I've had another letter to attend an E.N. T. clinic so I have to face my worst nightmare again;  the tune up your nose and down your throat.  honestly I can't sing anymore.  My range is extremely limited.
I have to keep changing octaves to sing in church.

It's getting colder folks. Wrap up warm and

Bye for now

Wednesday 8 February 2017

Snowing Iindooors

8/2/2017

Well I can't believe I've done it again.
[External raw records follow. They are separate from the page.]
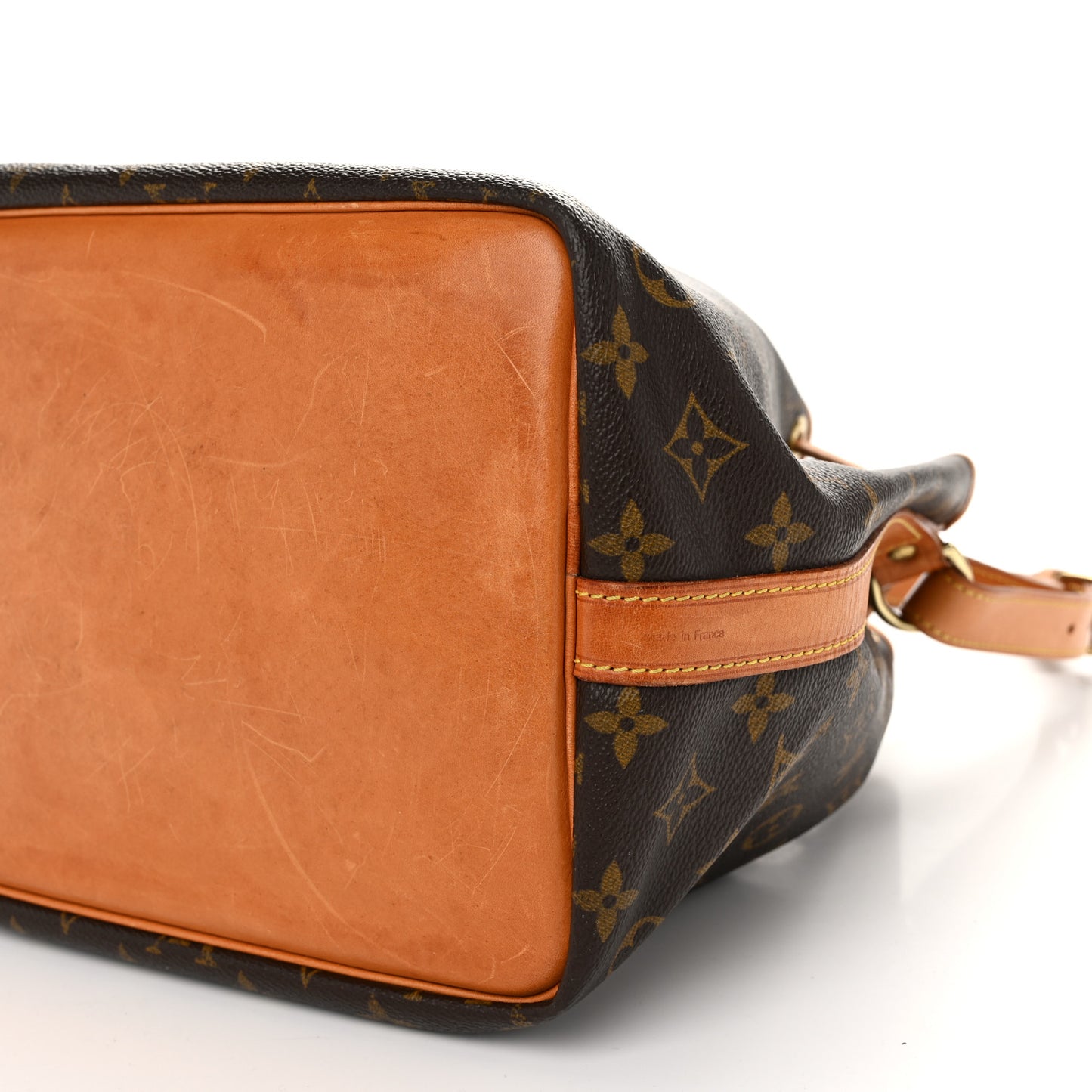 Monogram Petit Noe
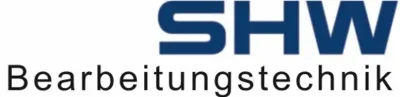 Logo von SHW Bearbeitungstechnik GmbH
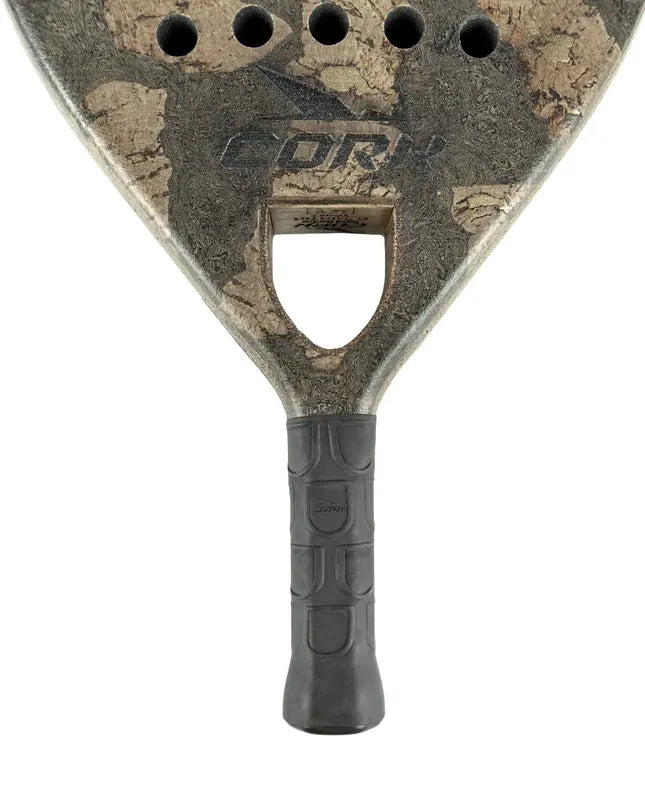 CORK EXTREME BLACK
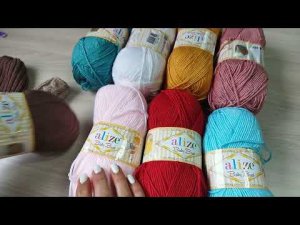 АЛИЗЕ БЕБИ БЕСТ\ Обзор\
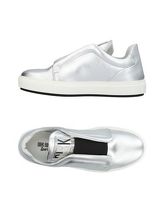 DIRK BIKKEMBERGS Sneakers & Tennis shoes basse uomo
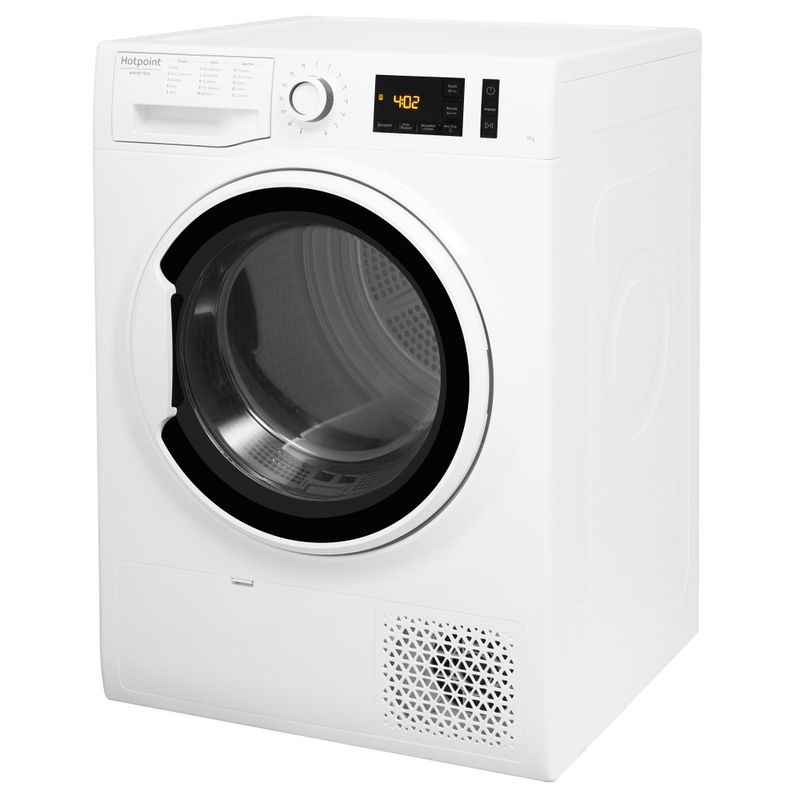 Hotpoint_Ariston Asciugabiancheria NT M11 91WK IT Bianco Perspective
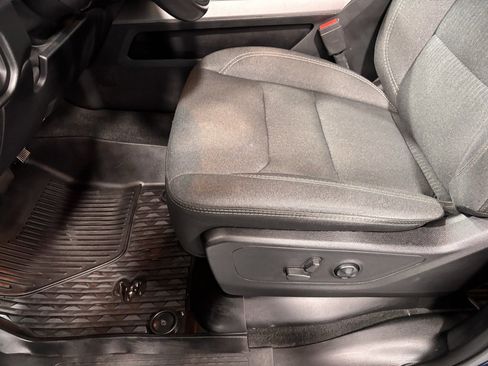 Used 2021 RAM 1500 Big Horn image 11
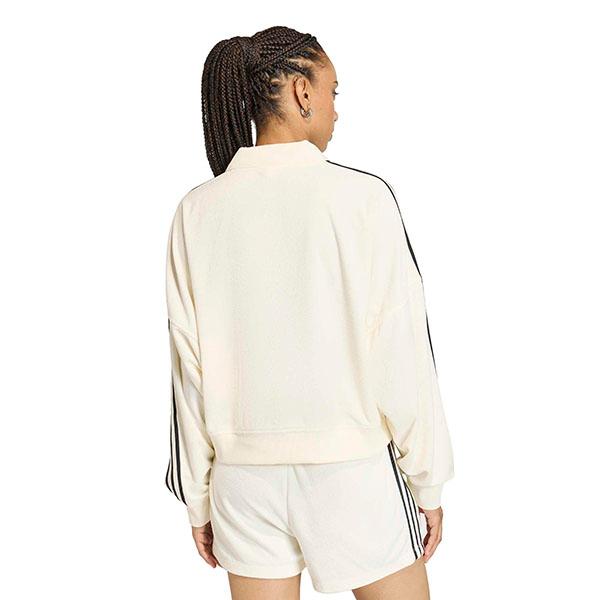 adidas Originals 2026春夏新作 アディダス レディース 長袖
I left a paper hanky in the washing so it will be snowing indoors for at least a week now.  The best time to get the white fluff off is when it's still wet, but it's still a big job.

Luckily the doors are nearly finished and the Fridge/freezer is going to be collected by my husbands friend on Saturday so we will be able to settle in then and start getting back to normal.  the trouble with having a brand spanking new kitchen is that you then need to get all the rest of the house done.  we still need to paint the doors white after they builders have gone.  it never ends just like my hanky snow and that little bit of tinsel you find  in June from your Christmas decorations.  why is it always green is what I'd like to know?

Bye for now

Monday 6 February 2017

Still trapped

6/2/2017

Well the kitchen is finished apart from a door handle.  But it will take about 10 years I think before anyone will be able to see it, as all the builders tools are still in our cubby hole while they have gone off to do another job and will be popping by to finish our new doors when they can.  In the meantime we have a fridge Freezer we cant get rid of and until we do we can't sit on one settee to watch the TV and my husband still can't put his car in the garage because the remaining doors are in there.  So to sum it up we are still in a right mess and can't sort much stuff out.  I can't teach guitar to a little girl I promised before Christmas unless I go to her house.

I went to my 108 year old's birthday party  yesterday and Someone took a photo of us together and blimy she looks healthier than me!

Bye for now

Wednesday 1 February 2017

New Doors

1/2/2017

That's the problem when you decorate one part of the house then the rest looks like it needs doing too, but that would be an even bigger task to sort out all the rubbish.  They're still downstairs doing some tweaks to the kitchen and then we're going to have new doors throughout the house, which will mean access all areas we can no longer hide upstairs while they get on with it downstairs.  don't know what we are going to do for dinner and tea. 
I'm having my hearing aids fitted today; that's another thing to look forward to. Apparently about half of people with M.S suffer with some kind of hearing problems, so I am not alone. Though I feel it because I've not spoken to or heard anything from my so-called MS nurse for 2 years now. Perhaps I should give her a call.